▶ _GOALS_
1. Using the Crawlomatic parameter text, answer these:
(a) In what unit is the cache duration given, and what is its default value?
(b) What is the default timeout for requests?
(c) Where must a HeadlessBrowserAPI key be added?
2. In the Crawlomatic parameter text, rewrite the passage starting at "Crawlomatic has a" and ending at "and Regex queries.", substituting "many" for "a host of".
3. Extend the Crawlomatic parameter text past its final line.

▶ _TEXT EXTRACT_
Crawlomatic has a host of options to control your URL request, do advanced parsing and managing output. Apart from CSS Selectors, Crawlomatic also supports XPath and Regex queries.

Full parameter list:

‘url’ => ”, //the URL to be scraped
‘urldecode’ => 0, //0 or 1 – do you want to decode the URL before sending the request?
‘get_page_using’ => ‘default’, //select the page download method – default, wp_remote_request, phantomjs, puppeteer, tor, headlessbrowserapipuppeteer, headlessbrowserapitor, headlessbrowserapiphantomjs. Phantomajs, Puppeteer or Tor need to be installed on your server and configured in plugin settings to work correctly (when you select their values). If you use HeadlessBrowserAPI (Puppeteer, Tor or PhantomJS endpoints), these are not required to be installed on your server, however, you need to have a valid subscription for the API and a valid HeadlessBrowserAPI key added in the plugin’s ‘Main Settings’ menu -> ‘HeadlessBrowserAPI Key’ settings field. You can sign up, here.
‘on_error’ => ‘error_show’, //select the behavior in case of errors
‘cache’ => ’60’, //cache duration in minutes
‘page_level_caching’ => ‘on’ or ‘off’,//if the caching is done site level or page level. Page level will save data for the same URL multiple times, on shortcodes added to different URL from your site. Site level will save it only once, all shortcodes pointing to the same scraped URL will display the same info, on the entire site
‘output’ => ‘html’, //html or text – set the output format for the shortcode
‘timeout’ => ‘3’, //timeout in seconds for requests
‘query_type’ => ‘auto’, //auto, cssselector, regex, regexmatch, xpath, class, id, iframe, full – set the query type to parse the page content
‘query’ => ”,//the query string of the above query type
‘querydecode’ => 0, //0 or 1 – do you want to decode queries?

▶ _MATERIAL PROVIDED_
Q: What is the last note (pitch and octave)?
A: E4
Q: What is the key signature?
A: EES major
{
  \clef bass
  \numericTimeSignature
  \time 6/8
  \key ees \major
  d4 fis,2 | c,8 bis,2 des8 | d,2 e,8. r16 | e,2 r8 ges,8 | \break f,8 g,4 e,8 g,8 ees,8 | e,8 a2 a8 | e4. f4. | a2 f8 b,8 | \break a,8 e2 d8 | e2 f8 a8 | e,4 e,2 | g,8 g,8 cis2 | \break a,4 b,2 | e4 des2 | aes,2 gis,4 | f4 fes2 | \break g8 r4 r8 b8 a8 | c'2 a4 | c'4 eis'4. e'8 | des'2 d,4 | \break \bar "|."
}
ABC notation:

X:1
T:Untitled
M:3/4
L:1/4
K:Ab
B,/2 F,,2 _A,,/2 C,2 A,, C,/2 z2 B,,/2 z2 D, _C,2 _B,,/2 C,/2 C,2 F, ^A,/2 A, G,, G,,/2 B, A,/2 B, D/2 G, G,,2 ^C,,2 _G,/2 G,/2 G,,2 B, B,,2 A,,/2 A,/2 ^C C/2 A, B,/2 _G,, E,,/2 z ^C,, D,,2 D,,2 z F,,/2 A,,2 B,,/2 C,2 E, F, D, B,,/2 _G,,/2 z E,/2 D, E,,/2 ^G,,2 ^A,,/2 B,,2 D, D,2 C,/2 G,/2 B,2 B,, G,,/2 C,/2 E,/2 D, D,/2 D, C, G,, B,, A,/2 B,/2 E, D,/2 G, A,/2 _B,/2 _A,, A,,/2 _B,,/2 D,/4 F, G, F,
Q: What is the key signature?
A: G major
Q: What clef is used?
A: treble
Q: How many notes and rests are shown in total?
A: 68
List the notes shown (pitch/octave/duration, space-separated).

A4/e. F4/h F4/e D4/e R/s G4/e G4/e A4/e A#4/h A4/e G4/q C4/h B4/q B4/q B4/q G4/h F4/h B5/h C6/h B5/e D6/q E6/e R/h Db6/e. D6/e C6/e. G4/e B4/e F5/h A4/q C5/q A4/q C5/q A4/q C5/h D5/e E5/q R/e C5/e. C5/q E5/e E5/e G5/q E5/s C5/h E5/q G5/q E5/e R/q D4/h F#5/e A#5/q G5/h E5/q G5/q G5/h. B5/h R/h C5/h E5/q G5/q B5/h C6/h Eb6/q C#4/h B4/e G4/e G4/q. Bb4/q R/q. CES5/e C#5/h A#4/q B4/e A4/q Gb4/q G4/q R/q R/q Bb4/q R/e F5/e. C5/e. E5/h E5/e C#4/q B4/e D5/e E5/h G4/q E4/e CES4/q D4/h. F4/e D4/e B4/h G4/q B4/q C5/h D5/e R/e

▶ _ANSWER SET_
1.
(a) Minutes; the default is 60.
(b) 3 seconds.
(c) In the plugin's 'Main Settings' menu, in the 'HeadlessBrowserAPI Key' settings field.

2.
Crawlomatic has many options to control your URL request, do advanced parsing and managing output. Apart from CSS Selectors, Crawlomatic also supports XPath and Regex queries.

3.
‘remove_query_type’ => ‘none’, //strip content query type – none, xpath, regex, cssselector, class, id
‘remove_query’ => ”, //strip content query string
‘replace_query_type’ => ‘none’, //replace content query type – none, xpath, regex, cssselector, class, id
‘replace_query’ => ”, //replace content query string
‘replace_with’ => ”, //replacement string for matches
‘lazy_load_tag’ => ”,//image lazy load tag (for lazy loaded images)
‘strip_links’ => ‘0’,//strip links from imported content – 0 or 1
‘strip_internal_links’ => ‘0’,//strip internal links from imported content – 0 or 1
‘strip_scripts’ => ‘0’,//strip scripts from imported content – 0 or 1
‘strip_images’ => ‘0’,//strip images from imported content – 0 or 1
‘content_percent_to_keep’ => ”,//percentage of the content to keep. Numeric, between 1 and 100.
‘limit_word_count’ => ”,//number of words to show at max in the scraped content.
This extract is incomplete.